60% of Americans have $400 right now to pay emergency expenses. The data were before the covid-19 … [+]
Individuals with such little liquidity are likely to increase their credit card debt, have to borrow from friends and relatives or not be able to pay emergency expenses. The data was compiled before the onslaught of covid-19 related layoffs.
Americans will add to their credit cards and will borrow from friends and family.
Federal Reserve Bank, 2019.
“With most Americans living paycheck to paycheck and with little or no savings,” explained Dennis Kelleher, President and CEO of Better Markets, “the coronavirus pandemic will create a human, economic and financial catastrophe as soon as the first paycheck is missed, which has already happened for some workers.”
Dennis Keller, President and CEO, Better Markets
I definitely like I am back in 2008 watching the Bush administration bail out banks while forgetting ordinary Americans. Like Kelleher, I agree that the Trump administration is not focusing quickly and correctly enough on ordinary Americans, many of whom have barely recovered from the 2008 financial crisis. “The current focus on aiding companies and industries to stop a wave of corporate bankruptcies is wrong. Preventing airlines, cruise ships, and trains without passengers or other companies without customers from going bankrupt is irrelevant right now. Those companies’ fixed costs for leases, debt payments, contractual obligations and many other financial responsibilities are what will push them into bankruptcy. But those costs have nothing to do with their employees, who will just be laid off while the corporation pays or restructures its other debts, including executive compensation agreements.”

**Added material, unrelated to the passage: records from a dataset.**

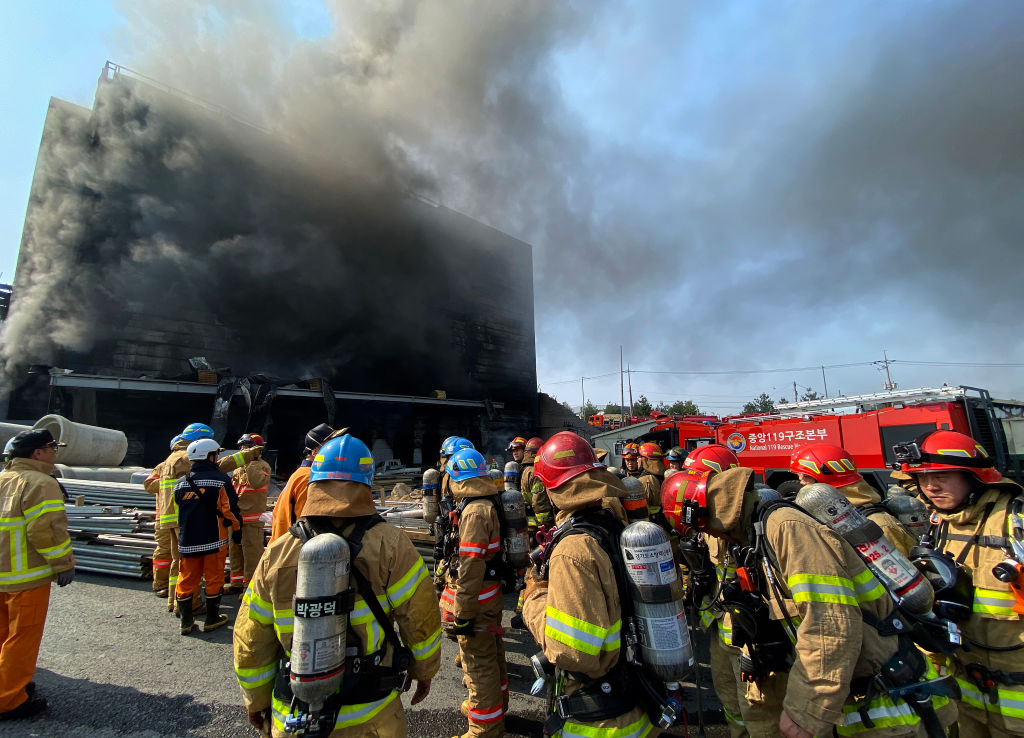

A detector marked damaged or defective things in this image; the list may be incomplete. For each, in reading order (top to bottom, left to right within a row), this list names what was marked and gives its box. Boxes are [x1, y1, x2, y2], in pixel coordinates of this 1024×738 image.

burned building [4, 61, 536, 466]
charred concrete wall [6, 69, 536, 419]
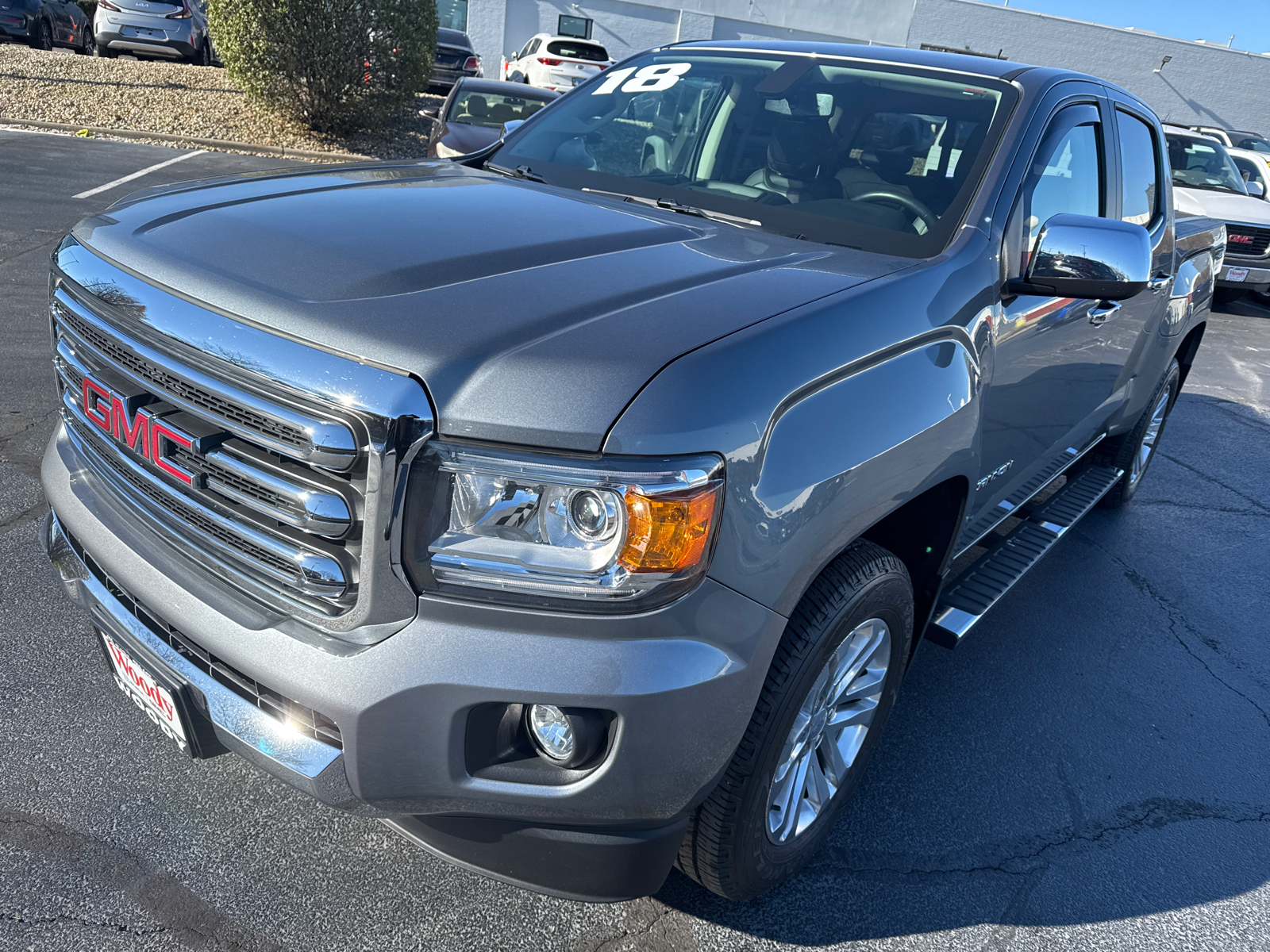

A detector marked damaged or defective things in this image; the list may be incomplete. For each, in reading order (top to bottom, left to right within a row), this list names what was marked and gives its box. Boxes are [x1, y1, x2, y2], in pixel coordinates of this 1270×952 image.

crack in asphalt [1076, 538, 1270, 731]
crack in asphalt [2, 908, 168, 939]
crack in asphalt [0, 812, 288, 952]
crack in asphalt [813, 797, 1270, 878]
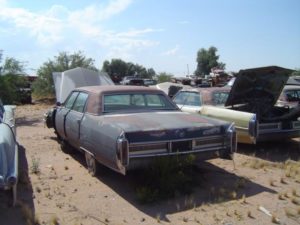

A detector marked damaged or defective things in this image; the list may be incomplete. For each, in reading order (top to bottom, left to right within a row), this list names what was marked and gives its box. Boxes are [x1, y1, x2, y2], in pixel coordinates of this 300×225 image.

rusty sedan [45, 85, 237, 175]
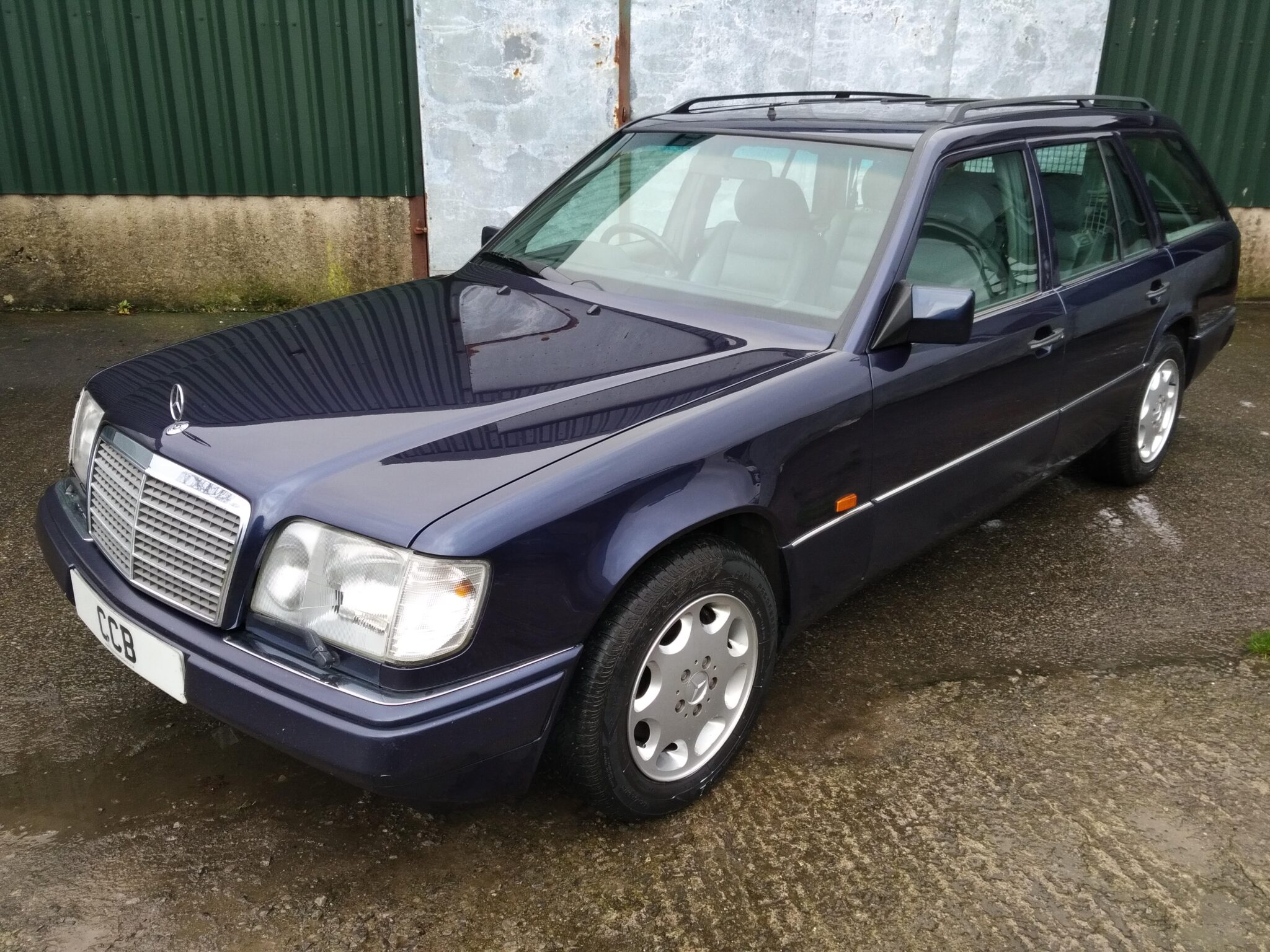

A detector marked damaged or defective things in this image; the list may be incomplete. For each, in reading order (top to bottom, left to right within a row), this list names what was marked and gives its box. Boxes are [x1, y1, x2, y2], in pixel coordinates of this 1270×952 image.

rusty metal post [617, 0, 632, 126]
rusty metal post [411, 194, 432, 278]
cracked concrete surface [2, 309, 1270, 949]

Senator Warren recommends that company bailout conditions have to come with stringent conditions
Yesterday, Senator Warren stated that any company bailout conditions have to come with stringent conditions. She is right! Companies have feasted at the trough of low interest rates for a decade, and benefited greatly from Trump’s misguided tax give away to corporations. It is high time for corporate America to take care of our people. Simply firing people shifts their plight to us, the taxpayer.
Specifically, Senator Warren recommends that,
- Payrolls must be maintained and companies must use funds to keep people working or on payroll
- $15 minimum wage within one year of the end of the national emergency
- Permanent ban on share buybacks
- No dividends or executive bonuses while receiving relief and for three years afterwards
- Must obtain shareholder and board approval for all political spending
- Collective bargaining agreements should remain in place
Kelleher also advised that “Any company that gets public aid must also help itself by not wasting its limited cash on share buybacks or dividends, which all must be suspended for at least the duration of the crisis.” Executives are unlikely to like that he also rightly advises that “executive compensation and bonuses must be limited to reasonable amounts.” I hope that we learned from the financial crisis from a decade ago. We absolutely cannot afford another no-strings bailout like what the government did for Wall Street. Ordinary Americans rescued banks and shortly thereafter in 2009, bankers paid themselves $22 billion in bonuses.
Legislators must use trillions of dollars to bailout ordinary Americans and they need to set-up very strict oversight of any taxpayers funds that end up going to companies. Kelleher strongly recommends that employer have to pay wages and tips immediately. “This must be done first and fast, along with transparency, accountability and public oversight. Otherwise, social and political upheaval if not chaos are just weeks away.”